-- BEGIN Provided material --
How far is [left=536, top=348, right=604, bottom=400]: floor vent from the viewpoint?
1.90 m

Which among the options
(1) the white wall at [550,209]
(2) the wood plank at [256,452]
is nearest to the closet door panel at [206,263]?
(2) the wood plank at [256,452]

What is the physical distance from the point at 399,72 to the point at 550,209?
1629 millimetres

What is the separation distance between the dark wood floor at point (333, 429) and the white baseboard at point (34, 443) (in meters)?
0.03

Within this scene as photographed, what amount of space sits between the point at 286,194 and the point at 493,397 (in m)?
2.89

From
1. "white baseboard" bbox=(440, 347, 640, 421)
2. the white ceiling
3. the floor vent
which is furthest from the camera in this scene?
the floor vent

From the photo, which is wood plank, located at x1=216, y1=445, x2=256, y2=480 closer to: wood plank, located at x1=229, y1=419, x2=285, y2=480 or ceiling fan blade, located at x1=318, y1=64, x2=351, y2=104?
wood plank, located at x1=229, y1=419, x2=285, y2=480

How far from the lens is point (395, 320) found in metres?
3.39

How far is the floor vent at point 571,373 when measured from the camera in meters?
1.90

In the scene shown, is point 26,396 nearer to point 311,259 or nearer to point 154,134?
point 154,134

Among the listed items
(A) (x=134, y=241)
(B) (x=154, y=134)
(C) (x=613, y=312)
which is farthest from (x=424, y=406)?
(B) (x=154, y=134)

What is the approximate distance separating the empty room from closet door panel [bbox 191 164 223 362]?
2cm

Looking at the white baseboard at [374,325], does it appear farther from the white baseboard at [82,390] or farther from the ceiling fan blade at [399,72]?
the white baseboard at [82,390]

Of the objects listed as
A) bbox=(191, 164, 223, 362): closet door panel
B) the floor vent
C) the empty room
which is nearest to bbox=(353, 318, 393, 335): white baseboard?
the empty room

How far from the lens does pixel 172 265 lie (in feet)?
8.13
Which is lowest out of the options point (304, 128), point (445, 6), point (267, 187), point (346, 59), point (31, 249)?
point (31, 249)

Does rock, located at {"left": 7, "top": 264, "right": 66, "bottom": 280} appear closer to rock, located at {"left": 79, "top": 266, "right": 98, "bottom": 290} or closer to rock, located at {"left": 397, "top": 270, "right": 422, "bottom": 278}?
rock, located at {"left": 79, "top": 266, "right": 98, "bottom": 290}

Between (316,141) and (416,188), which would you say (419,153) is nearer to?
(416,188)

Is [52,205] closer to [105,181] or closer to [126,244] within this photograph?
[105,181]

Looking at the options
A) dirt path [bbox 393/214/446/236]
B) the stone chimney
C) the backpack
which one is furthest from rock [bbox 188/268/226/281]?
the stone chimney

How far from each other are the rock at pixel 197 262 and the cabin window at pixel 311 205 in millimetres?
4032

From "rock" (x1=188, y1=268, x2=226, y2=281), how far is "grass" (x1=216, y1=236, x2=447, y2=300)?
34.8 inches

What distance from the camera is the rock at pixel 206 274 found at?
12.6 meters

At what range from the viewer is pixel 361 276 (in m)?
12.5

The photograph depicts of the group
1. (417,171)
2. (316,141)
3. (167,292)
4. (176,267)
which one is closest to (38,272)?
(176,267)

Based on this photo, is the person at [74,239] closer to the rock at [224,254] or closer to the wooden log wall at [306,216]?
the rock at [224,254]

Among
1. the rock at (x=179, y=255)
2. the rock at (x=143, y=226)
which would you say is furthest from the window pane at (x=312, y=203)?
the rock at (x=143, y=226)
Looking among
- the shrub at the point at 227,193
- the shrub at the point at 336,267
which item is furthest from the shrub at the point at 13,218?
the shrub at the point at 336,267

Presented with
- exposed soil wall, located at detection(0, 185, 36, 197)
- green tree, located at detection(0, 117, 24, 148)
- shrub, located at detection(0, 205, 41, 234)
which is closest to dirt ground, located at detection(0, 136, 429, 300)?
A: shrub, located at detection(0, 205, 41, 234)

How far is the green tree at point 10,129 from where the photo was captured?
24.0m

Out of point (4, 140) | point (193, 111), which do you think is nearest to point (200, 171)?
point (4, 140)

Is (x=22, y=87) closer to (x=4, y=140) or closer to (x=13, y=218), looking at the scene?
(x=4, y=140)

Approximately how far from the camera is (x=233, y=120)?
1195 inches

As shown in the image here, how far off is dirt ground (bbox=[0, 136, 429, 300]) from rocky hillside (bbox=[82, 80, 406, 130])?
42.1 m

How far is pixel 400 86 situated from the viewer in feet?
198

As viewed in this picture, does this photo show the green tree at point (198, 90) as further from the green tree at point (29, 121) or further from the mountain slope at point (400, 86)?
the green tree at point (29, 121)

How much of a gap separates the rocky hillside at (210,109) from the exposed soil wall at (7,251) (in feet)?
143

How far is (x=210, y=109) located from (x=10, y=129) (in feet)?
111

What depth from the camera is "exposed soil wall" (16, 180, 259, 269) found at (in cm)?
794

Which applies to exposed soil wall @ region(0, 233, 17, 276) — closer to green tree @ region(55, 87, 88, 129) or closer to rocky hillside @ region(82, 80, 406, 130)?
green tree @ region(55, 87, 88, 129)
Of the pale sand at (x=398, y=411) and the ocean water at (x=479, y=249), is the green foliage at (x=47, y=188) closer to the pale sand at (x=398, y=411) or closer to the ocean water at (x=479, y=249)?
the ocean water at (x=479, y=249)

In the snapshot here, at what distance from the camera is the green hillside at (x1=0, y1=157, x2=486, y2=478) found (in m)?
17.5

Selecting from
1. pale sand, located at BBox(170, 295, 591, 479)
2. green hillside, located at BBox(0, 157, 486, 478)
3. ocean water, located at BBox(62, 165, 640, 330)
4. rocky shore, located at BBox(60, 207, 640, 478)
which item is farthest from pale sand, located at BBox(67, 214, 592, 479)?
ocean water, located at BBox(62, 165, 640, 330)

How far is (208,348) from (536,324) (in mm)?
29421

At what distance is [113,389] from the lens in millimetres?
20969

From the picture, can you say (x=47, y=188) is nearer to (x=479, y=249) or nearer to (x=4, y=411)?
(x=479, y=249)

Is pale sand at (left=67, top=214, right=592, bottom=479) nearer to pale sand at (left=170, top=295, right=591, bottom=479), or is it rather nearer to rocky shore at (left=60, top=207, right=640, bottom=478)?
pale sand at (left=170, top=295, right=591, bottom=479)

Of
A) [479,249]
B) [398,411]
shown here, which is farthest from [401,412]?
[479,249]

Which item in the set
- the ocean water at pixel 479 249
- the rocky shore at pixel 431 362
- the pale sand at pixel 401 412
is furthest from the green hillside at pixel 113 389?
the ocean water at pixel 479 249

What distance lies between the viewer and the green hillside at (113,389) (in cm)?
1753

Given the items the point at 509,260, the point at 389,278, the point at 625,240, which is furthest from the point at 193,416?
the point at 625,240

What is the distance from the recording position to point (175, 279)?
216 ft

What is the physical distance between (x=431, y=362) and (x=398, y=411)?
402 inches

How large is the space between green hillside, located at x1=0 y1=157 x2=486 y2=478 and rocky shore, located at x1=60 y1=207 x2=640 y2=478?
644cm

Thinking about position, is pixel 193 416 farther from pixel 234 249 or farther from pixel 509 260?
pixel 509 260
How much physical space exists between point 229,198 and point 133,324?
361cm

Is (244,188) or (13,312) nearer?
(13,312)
-- END Provided material --
Written task:
Return each line above that includes the string "position".

Solved problem:
What is the distance from the recording position to point (175, 279)?
Thinking about position, is pixel 193 416 farther from pixel 234 249 or farther from pixel 509 260?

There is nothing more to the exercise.